Teniendo en cuenta lo expresado, en este año que se cumplieron 120 años de la Paz de Aceguá, que puso término al histórico conflicto entre blancos y colorados que llevaba más de medio siglo convulsionando la paz de nuestra república, parece ser una excelente ocasión para reivindicar el valor de tener como país una institucionalidad fuerte encarnada en el espíritu de nuestra ciudadanía. Y tal como aquel espíritu que invocaba Rodó para vivificar el más alto sentido de una democracia, nuestra ciudadanía supo consagrar en el sufragio universal, el elemento indispensable para la paz nacional.
De forma que en aquellas jornadas calurosas de Aceguá en las que el diálogo y la comprensión íntima de las circunstancias que se estaban viviendo en el país eran decisivas, Basilio Muñoz y Luis Alberto de Herrera le transmitían a Pedro Manini Ríos, íntimo colaborador de Batlle y Ordóñez, la voluntad férrea de terminar con los conflictos internos de Uruguay.
En esa línea, el debate del domingo pasado entre Yamandú Orsi y Álvaro Delgado dejó en evidencia una vez más que para ser candidato a presidente no basta simplemente con haber hecho una gestión o dos al frente de una Intendencia o de haber estado un periodo en el Senado, sino que se deben tener otros atributos, de índole política –y por efecto comunicativa, expresiva, racional– para ejercer esa función, tal como ha sido históricamente en este país. Porque por sobre todo, lo que debe primar en el Poder Ejecutivo es la capacidad de decisión, de resolver problemas, de poder negociar a través de la palabra y el discurso. No hay que olvidar que, aunque el Poder Ejecutivo delegue algunas de sus funciones a sus ministros, todas y cada una de ellas le pertenecen por esencia. Entonces, ¿se puede tener un Poder Ejecutivo dubitativo, cuando la realidad impone constantemente lo imprevisible en su devenir?

### Elementos de una fuente de datos
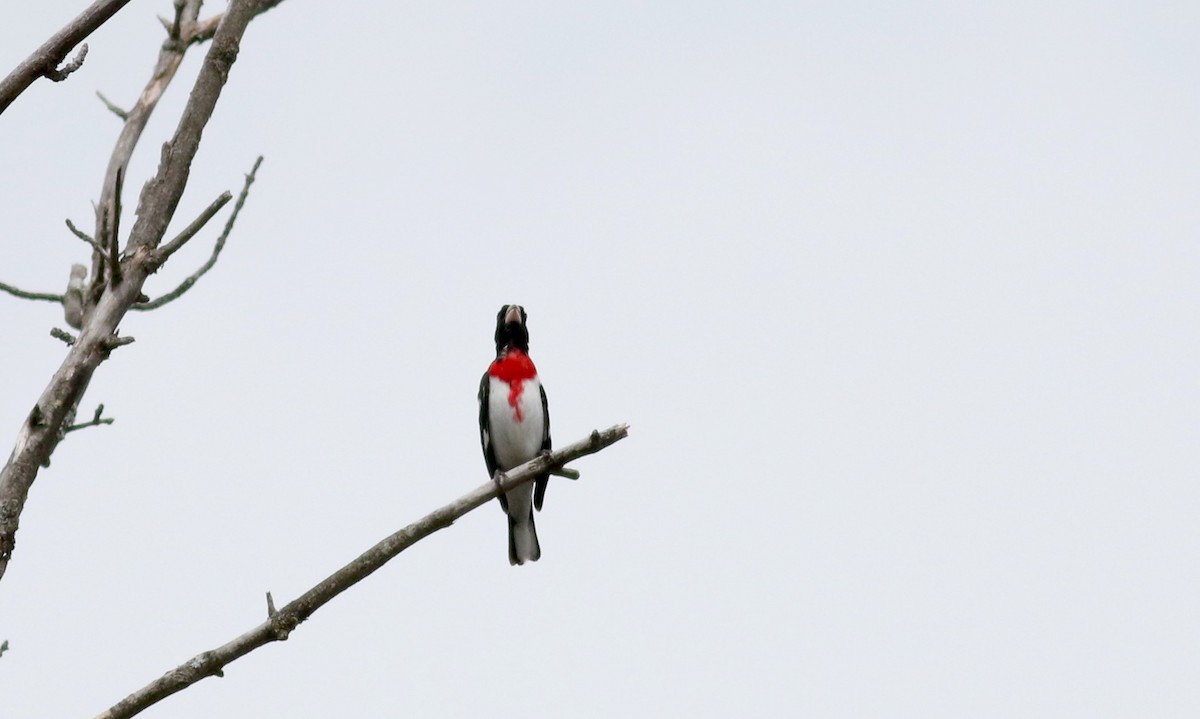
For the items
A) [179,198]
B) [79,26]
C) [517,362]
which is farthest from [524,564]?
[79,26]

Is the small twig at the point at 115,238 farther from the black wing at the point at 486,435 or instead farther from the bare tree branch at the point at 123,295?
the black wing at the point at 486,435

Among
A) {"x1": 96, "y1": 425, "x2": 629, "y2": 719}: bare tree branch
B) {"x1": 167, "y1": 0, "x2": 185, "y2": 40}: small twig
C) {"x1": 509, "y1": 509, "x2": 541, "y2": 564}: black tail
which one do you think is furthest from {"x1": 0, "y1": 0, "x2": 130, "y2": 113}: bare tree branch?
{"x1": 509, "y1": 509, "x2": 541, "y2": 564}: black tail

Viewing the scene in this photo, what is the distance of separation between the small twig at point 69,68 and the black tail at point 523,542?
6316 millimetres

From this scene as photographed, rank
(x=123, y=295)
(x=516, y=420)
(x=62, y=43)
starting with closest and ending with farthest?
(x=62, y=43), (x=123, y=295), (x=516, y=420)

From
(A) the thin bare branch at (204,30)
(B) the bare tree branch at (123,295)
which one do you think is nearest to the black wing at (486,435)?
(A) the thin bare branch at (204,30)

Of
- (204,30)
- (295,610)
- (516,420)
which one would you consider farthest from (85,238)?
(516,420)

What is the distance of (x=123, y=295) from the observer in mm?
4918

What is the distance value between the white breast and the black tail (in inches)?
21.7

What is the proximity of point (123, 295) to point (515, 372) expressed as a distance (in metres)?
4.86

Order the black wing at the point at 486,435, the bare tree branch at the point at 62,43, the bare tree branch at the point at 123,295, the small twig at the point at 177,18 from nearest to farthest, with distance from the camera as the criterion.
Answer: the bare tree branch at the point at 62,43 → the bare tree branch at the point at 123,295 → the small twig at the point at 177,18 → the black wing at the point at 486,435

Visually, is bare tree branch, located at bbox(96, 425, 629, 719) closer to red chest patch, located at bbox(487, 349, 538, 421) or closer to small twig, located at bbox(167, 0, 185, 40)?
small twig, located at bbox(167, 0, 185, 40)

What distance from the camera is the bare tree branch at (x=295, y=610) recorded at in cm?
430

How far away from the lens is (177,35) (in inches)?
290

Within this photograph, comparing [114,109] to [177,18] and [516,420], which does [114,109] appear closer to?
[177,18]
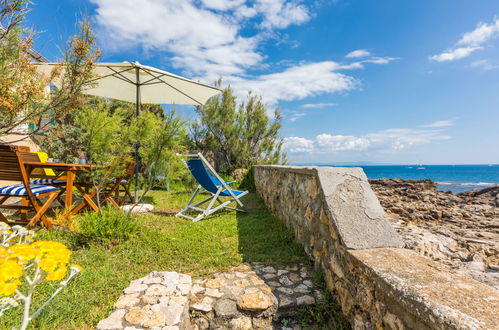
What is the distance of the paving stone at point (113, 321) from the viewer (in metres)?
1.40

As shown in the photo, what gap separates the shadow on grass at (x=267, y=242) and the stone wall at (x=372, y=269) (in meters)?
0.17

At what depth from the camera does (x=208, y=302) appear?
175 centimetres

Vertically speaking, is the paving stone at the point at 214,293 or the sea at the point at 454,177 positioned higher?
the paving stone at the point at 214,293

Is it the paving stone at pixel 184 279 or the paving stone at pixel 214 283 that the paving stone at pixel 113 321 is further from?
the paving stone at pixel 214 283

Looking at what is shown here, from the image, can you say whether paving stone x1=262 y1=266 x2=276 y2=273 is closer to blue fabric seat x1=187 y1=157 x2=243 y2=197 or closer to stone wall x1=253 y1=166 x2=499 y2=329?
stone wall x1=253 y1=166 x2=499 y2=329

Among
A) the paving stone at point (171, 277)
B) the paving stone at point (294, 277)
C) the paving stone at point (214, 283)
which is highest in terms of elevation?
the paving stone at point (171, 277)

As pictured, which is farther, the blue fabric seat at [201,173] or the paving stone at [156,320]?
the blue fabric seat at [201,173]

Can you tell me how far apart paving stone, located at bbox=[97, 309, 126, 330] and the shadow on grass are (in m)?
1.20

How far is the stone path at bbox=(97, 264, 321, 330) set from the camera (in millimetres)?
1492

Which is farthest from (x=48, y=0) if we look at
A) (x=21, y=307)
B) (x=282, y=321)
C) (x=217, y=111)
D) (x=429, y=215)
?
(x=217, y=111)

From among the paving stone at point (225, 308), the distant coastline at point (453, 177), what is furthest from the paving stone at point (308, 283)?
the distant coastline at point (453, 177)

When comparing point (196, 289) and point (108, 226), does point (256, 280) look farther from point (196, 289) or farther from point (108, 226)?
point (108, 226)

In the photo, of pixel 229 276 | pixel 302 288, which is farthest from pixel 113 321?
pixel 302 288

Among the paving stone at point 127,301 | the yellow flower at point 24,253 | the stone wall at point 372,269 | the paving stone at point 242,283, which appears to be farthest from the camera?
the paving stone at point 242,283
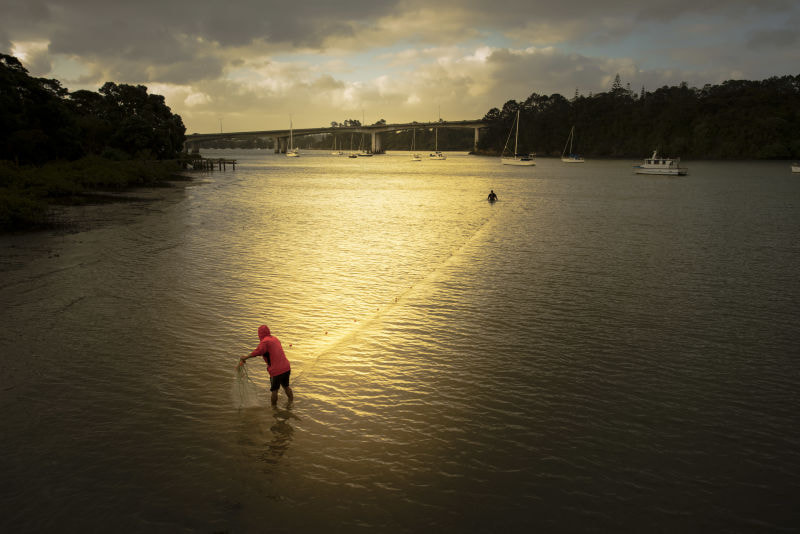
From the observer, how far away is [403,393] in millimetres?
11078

### Actividades
A - Cita el texto sobre la Paz de Aceguá, todo lo que va desde "Teniendo en cuenta" hasta "la paz nacional.".
B - Continúa el texto sobre la Paz de Aceguá y el debate entre los candidatos a partir del punto en que termina.

### Tus respuestas
A -
Teniendo en cuenta lo expresado, en este año que se cumplieron 120 años de la Paz de Aceguá, que puso término al histórico conflicto entre blancos y colorados que llevaba más de medio siglo convulsionando la paz de nuestra república, parece ser una excelente ocasión para reivindicar el valor de tener como país una institucionalidad fuerte encarnada en el espíritu de nuestra ciudadanía. Y tal como aquel espíritu que invocaba Rodó para vivificar el más alto sentido de una democracia, nuestra ciudadanía supo consagrar en el sufragio universal, el elemento indispensable para la paz nacional.

B -
Decía Konrad Adenauer, primer canciller de la República Federal de Alemania y uno de los padres de Europa: “En política lo importante no es tener razón, sino que se la den a uno”. ¿A qué se refería el principal artífice fundador de la Unión Europea? A que desde los días de la democracia ateniense el arte de la oratoria –de la cual Demóstenes o Pericles fueron fieles exponentes– es fundamental para generar convicciones no solo en la ciudadanía, sino también con otros presidentes o autoridades internacionales, tanto de carácter político como comercial. Y en ese sentido, es evidente que Álvaro Delgado está mucho más preparado que Orsi, no solo por su propia trayectoria personal, sino que estos años junto al presidente Luis Lacalle Pou, que está a punto de terminar su mandato con una aprobación del 50% según la medición de noviembre de Equipos Consultores, se tradujeron en un aprendizaje y en un rodaje fundamentales para dirigir el Uruguay hacia el futuro.
Para colmo, siguen los coletazos de las pésimas gestiones del Frente Amplio que le siguen costando millones al país, como por ejemplo el caso de Pluna. Según declaró Jorge Gandini en Radio Montecarlo: “Desde el 2013 hasta este año estamos pagando todos los años una cuota de casi 12 millones de dólares por año al Scotiabank de Canadá porque le salimos de garantía a los bandidos para el crédito que sacaron”, en referencia el préstamo para la compra que hizo Pluna de aviones y para los cuales salió de garantía el Estado.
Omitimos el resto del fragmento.